To our chagrin, just at the point where I expected only three miles to go, we discovered a sign informing us that it would, in fact, be four. Not all of what followed was edifying, though I suppose any return to civilization after the beautiful countryside we had visited would be disappointing.
A complex route, still waymarked, lead us past an NHS establishment as we wound our way down lanes, on suburban footpaths, past housing estates and through a tunnel. After the latter we walked along the edge of Torvean Golf Course. A group of four or five ten year-olds were dragging a golf bag across the greens; they didn’t know how to play golf but they had the vocabulary down: “Give me that fucking sand-wedge.” I was looking for a last clandestine pee spot before all would become too public and I found it just before climbing some steps and reaching the side of our old friend, the Caledonian Canal.
Here we turned right, with boats chugging by, an ancient couple paddling in a canoe, and a cemetery across the water. At a bridge there was a colony of ducks and one Mallard mom had decided on a group nap, with all of the ducklings in a warm heap around her.
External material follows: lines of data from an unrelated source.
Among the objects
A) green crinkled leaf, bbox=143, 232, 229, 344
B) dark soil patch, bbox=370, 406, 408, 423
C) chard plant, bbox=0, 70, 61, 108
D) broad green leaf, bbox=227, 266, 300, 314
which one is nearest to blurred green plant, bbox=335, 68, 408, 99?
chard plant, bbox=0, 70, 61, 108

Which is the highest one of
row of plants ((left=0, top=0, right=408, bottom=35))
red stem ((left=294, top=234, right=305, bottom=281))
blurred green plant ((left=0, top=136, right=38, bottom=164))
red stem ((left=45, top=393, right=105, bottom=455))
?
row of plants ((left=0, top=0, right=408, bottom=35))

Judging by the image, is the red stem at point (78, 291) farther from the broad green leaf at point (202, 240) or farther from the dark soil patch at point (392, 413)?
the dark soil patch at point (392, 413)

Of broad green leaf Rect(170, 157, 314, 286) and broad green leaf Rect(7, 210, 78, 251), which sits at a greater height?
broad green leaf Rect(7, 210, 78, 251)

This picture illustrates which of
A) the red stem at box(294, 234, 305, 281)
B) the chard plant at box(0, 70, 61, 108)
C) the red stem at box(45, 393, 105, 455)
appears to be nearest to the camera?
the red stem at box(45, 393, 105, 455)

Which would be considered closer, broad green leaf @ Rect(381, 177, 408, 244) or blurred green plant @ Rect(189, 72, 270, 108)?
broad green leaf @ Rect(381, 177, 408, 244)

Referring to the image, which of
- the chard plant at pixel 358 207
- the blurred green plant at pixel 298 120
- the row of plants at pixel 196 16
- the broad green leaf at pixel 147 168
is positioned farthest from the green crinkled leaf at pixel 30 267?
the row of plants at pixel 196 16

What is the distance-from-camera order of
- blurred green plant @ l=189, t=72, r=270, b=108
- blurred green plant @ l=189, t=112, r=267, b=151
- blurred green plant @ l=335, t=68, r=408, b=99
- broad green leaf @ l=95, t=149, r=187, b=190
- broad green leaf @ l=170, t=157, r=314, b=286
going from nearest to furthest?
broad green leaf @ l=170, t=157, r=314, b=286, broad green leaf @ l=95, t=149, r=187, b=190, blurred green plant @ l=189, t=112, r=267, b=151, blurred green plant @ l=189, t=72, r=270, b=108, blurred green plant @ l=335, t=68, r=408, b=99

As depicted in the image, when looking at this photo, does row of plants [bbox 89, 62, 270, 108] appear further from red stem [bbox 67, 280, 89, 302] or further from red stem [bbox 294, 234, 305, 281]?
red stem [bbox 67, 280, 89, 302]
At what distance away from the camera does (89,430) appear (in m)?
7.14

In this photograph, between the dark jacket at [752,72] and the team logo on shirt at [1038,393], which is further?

We turned east over the bridge and waited for a break in the traffic to head through the parking lot of the Floral Hall – we were actually heading south here, that is in the wrong direction for our ultimate destination. Our reward was a meeting with a feeder stream at Winn Island (No dogs!) – where we tried to sit atop a stone wall but found the perch too uncomfortable to stay for long. At the northern end of this stretch we at last reached the beautiful River Ness (which we crossed on a lovely white footbridge) and we took a long time making our way forward, hopping from island to island and passing lots of strollers (most of whom were speaking French) and their dogs (including one Bassett Hound). There were park benches here on which we could have a real rest and a long log that had been sculpted and painted to look like Nessie. There was a fisherman casting his rod in the swift waters as we passed over to the east bank of the river.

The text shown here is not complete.